▶ Records supplied:
----------------------------------------
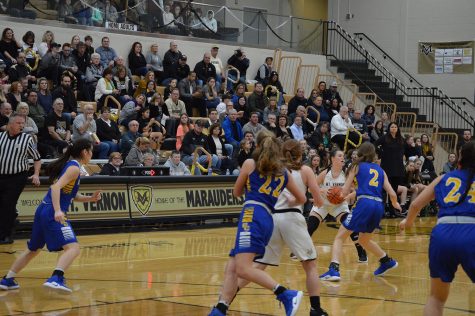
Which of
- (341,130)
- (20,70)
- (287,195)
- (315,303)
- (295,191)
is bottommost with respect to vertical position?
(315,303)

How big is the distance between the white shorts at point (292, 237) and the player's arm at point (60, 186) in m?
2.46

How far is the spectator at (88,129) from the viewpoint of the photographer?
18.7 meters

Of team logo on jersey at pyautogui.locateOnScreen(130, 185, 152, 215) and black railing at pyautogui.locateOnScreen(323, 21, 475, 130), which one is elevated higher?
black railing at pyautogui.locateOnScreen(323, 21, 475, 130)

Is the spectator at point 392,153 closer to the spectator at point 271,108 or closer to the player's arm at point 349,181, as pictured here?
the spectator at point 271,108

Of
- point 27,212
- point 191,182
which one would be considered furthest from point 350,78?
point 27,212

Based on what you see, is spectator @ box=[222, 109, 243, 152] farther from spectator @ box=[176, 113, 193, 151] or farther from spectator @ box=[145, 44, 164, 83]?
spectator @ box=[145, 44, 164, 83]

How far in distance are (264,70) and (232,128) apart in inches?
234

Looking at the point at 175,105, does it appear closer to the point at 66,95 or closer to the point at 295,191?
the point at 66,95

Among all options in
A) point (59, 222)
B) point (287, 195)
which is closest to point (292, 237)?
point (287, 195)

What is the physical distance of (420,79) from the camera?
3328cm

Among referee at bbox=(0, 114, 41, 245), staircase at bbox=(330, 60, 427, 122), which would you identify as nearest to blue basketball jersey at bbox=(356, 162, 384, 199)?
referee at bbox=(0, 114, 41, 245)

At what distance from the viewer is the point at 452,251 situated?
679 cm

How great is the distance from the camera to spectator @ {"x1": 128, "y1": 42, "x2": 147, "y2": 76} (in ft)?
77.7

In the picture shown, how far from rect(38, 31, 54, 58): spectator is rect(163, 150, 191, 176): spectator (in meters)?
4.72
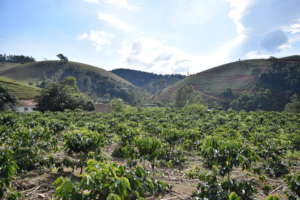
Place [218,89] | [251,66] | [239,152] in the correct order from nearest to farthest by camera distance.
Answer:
----------------------------------------
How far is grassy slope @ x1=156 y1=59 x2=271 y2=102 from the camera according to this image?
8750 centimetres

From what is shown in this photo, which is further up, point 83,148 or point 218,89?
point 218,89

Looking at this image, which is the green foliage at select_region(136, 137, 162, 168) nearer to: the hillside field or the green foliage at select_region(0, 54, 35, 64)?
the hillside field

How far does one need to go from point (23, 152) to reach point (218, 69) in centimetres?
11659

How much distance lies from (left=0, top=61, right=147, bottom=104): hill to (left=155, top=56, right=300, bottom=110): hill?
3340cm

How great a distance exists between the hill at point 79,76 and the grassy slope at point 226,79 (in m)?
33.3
----------------------------------------
▶ Stated exercise:
Please pick out each line in the listing above that contains the word "shown" and copy those lines in full.

▶ Solution:
In the picture shown, how far from rect(38, 31, 54, 58): spectator is rect(163, 150, 191, 176): spectator (in meters)?
From what is shown in this photo, which is further up, point 83,148 or point 218,89?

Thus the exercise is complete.